→ **DIRECTIONS**:
Omit the pictures and retype only the lines from the one containing "Nostradamusov krug OTKRIVA" through the end of the listing, both ends included.

→ **RECORDED INFORMATION**:
---------------

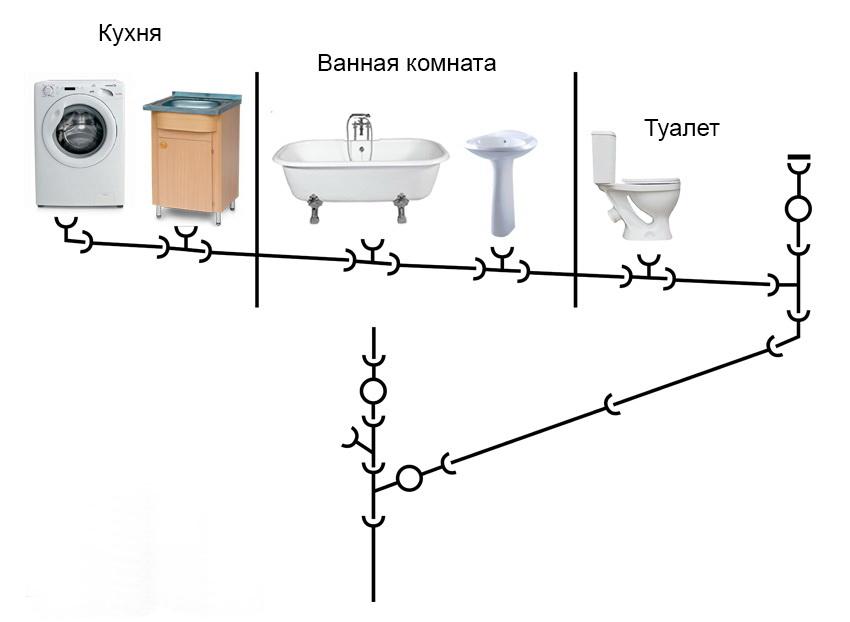 uklon-kanalizatsii-uklon-kanalizatsii-na-metr-snip-raschet-normativy-43-9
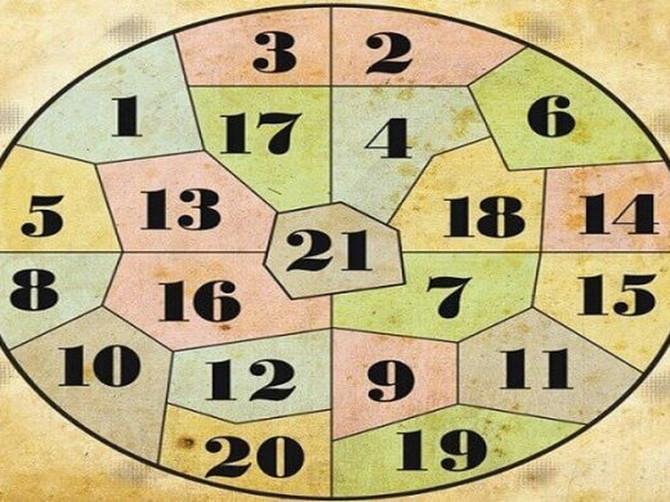 Nostradamusov krug OTKRIVA ŠTA VAS ČEKA: Zažmurite, postavite pitanje a onda ubodite prstom u krug - OVO JE ODGOVOR NA VAŠE DILEME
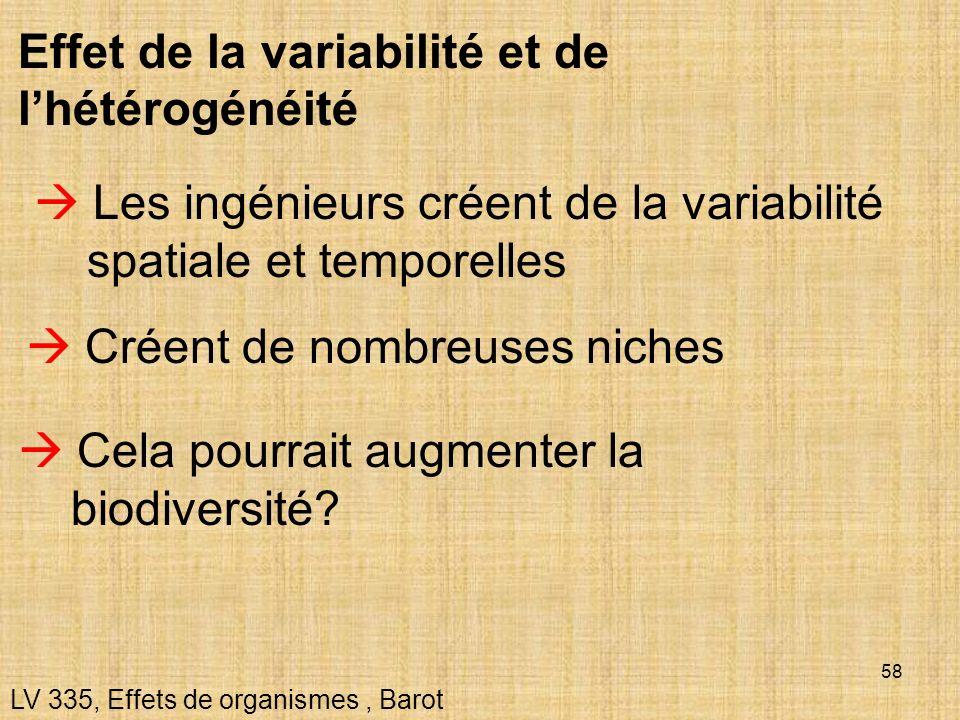 Effet de la variabilité et de l'hétérogénéité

---------------

→ **SOLUTION FOR THIS TASK**:
 Nostradamusov krug OTKRIVA ŠTA VAS ČEKA: Zažmurite, postavite pitanje a onda ubodite prstom u krug - OVO JE ODGOVOR NA VAŠE DILEME
 Effet de la variabilité et de l'hétérogénéité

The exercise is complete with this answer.